Convert the data below into a JSON list of strings, with one string for each line and blank lines omitted.

━━━━

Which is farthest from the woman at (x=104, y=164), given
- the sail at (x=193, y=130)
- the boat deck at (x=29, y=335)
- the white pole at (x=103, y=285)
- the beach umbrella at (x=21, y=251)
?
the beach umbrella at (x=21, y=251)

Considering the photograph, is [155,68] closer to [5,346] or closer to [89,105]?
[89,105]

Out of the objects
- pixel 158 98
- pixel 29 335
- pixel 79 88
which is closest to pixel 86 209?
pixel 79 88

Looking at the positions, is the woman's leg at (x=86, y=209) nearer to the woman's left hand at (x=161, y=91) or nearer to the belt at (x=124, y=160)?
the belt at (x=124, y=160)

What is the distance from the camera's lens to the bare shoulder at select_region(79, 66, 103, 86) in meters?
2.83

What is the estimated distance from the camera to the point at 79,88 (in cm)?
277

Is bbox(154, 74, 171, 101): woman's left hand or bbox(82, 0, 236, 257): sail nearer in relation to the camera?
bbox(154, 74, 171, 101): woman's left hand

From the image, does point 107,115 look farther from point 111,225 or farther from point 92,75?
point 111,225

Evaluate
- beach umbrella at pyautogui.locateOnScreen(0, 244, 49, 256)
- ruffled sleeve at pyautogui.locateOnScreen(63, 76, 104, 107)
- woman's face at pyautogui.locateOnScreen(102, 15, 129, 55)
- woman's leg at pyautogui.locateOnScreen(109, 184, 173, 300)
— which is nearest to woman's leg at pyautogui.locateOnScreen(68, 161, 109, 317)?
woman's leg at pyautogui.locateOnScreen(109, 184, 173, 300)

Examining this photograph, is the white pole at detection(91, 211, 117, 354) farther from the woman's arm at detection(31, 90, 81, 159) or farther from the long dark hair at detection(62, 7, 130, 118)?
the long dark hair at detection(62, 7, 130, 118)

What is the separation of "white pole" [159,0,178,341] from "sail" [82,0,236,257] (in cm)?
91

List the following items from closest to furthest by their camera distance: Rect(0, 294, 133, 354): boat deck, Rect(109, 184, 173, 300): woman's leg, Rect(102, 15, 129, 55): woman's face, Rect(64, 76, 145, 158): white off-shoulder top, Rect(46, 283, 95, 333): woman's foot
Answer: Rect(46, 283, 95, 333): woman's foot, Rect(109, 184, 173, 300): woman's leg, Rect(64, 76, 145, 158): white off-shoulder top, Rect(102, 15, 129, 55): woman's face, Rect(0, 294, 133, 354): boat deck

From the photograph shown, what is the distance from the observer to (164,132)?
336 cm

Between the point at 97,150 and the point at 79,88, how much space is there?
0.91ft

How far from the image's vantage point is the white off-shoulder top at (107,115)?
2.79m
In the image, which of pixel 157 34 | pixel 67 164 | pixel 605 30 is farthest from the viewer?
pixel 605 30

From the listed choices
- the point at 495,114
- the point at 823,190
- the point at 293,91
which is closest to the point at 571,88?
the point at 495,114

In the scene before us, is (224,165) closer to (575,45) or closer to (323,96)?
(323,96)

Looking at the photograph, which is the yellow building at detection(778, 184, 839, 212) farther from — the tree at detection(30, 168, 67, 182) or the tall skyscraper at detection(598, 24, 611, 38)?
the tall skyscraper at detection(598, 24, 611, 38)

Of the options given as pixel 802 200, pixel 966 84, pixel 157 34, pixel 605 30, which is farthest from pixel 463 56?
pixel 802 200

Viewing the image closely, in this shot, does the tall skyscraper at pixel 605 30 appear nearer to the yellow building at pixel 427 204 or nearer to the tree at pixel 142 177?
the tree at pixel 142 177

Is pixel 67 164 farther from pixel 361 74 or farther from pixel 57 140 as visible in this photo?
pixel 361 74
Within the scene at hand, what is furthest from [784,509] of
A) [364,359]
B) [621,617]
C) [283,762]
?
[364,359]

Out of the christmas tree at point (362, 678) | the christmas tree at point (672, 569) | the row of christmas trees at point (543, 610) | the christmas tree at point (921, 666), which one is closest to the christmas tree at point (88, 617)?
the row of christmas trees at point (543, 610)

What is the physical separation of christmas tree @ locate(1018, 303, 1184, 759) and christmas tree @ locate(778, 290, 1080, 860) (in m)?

━━━━

Exercise solution –
[
  "Which is farthest from the woman at (x=104, y=164), given",
  "- the sail at (x=193, y=130)",
  "- the boat deck at (x=29, y=335)",
  "- the white pole at (x=103, y=285)",
  "- the beach umbrella at (x=21, y=251)",
  "?",
  "the beach umbrella at (x=21, y=251)",
  "Considering the photograph, is [155,68] closer to [5,346] or closer to [89,105]?",
  "[89,105]",
  "Out of the objects",
  "- pixel 158 98",
  "- pixel 29 335",
  "- pixel 79 88",
  "which is closest to pixel 86 209?",
  "pixel 79 88",
  "Looking at the positions, is the woman's leg at (x=86, y=209) nearer to the woman's left hand at (x=161, y=91) or nearer to the belt at (x=124, y=160)?",
  "the belt at (x=124, y=160)",
  "What is the distance from the camera's lens to the bare shoulder at select_region(79, 66, 103, 86) in meters?",
  "2.83",
  "What is the estimated distance from the camera to the point at 79,88 (in cm)?",
  "277",
  "Is bbox(154, 74, 171, 101): woman's left hand or bbox(82, 0, 236, 257): sail nearer in relation to the camera?",
  "bbox(154, 74, 171, 101): woman's left hand",
  "From the image, does point 107,115 look farther from point 111,225 or farther from point 92,75?",
  "point 111,225",
  "Evaluate",
  "- beach umbrella at pyautogui.locateOnScreen(0, 244, 49, 256)",
  "- ruffled sleeve at pyautogui.locateOnScreen(63, 76, 104, 107)",
  "- woman's face at pyautogui.locateOnScreen(102, 15, 129, 55)",
  "- woman's leg at pyautogui.locateOnScreen(109, 184, 173, 300)",
  "— which is nearest to woman's leg at pyautogui.locateOnScreen(68, 161, 109, 317)?",
  "woman's leg at pyautogui.locateOnScreen(109, 184, 173, 300)",
  "Examining this photograph, is the white pole at detection(91, 211, 117, 354) farther from the woman's arm at detection(31, 90, 81, 159) or farther from the long dark hair at detection(62, 7, 130, 118)?",
  "the long dark hair at detection(62, 7, 130, 118)",
  "What is the separation of \"white pole\" [159,0,178,341] from \"sail\" [82,0,236,257] (in cm)?",
  "91",
  "List the following items from closest to furthest by their camera distance: Rect(0, 294, 133, 354): boat deck, Rect(109, 184, 173, 300): woman's leg, Rect(102, 15, 129, 55): woman's face, Rect(64, 76, 145, 158): white off-shoulder top, Rect(46, 283, 95, 333): woman's foot",
  "Answer: Rect(46, 283, 95, 333): woman's foot, Rect(109, 184, 173, 300): woman's leg, Rect(64, 76, 145, 158): white off-shoulder top, Rect(102, 15, 129, 55): woman's face, Rect(0, 294, 133, 354): boat deck",
  "From the photograph shown, what is the distance from the observer to (164,132)?",
  "336 cm",
  "Between the point at 97,150 and the point at 79,88, how much space is there?",
  "0.91ft",
  "How far from the image's vantage point is the white off-shoulder top at (107,115)?",
  "2.79m",
  "In the image, which of pixel 157 34 | pixel 67 164 | pixel 605 30 is farthest from the viewer?",
  "pixel 605 30",
  "From the listed choices",
  "- the point at 495,114",
  "- the point at 823,190",
  "- the point at 293,91",
  "which is closest to the point at 571,88?",
  "the point at 495,114",
  "In the scene before us, is (224,165) closer to (575,45) or closer to (323,96)?",
  "(323,96)",
  "Looking at the photograph, which is the yellow building at detection(778, 184, 839, 212) farther from — the tree at detection(30, 168, 67, 182) or the tall skyscraper at detection(598, 24, 611, 38)?",
  "the tall skyscraper at detection(598, 24, 611, 38)",
  "Of the options given as pixel 802 200, pixel 966 84, pixel 157 34, pixel 605 30, which is farthest from pixel 463 56?",
  "pixel 802 200",
  "Viewing the image closely, in this shot, does the tall skyscraper at pixel 605 30 appear nearer to the yellow building at pixel 427 204 or nearer to the tree at pixel 142 177?",
  "the tree at pixel 142 177",
  "Is pixel 67 164 farther from pixel 361 74 or farther from pixel 57 140 as visible in this photo?",
  "pixel 361 74",
  "Within the scene at hand, what is furthest from [784,509] of",
  "A) [364,359]",
  "B) [621,617]",
  "C) [283,762]",
  "?",
  "[364,359]",
  "Out of the christmas tree at point (362, 678) | the christmas tree at point (672, 569) | the row of christmas trees at point (543, 610) | the christmas tree at point (921, 666), which one is closest to the christmas tree at point (88, 617)?",
  "the row of christmas trees at point (543, 610)",
  "What is the physical separation of christmas tree @ locate(1018, 303, 1184, 759) and christmas tree @ locate(778, 290, 1080, 860) (in m)?"
]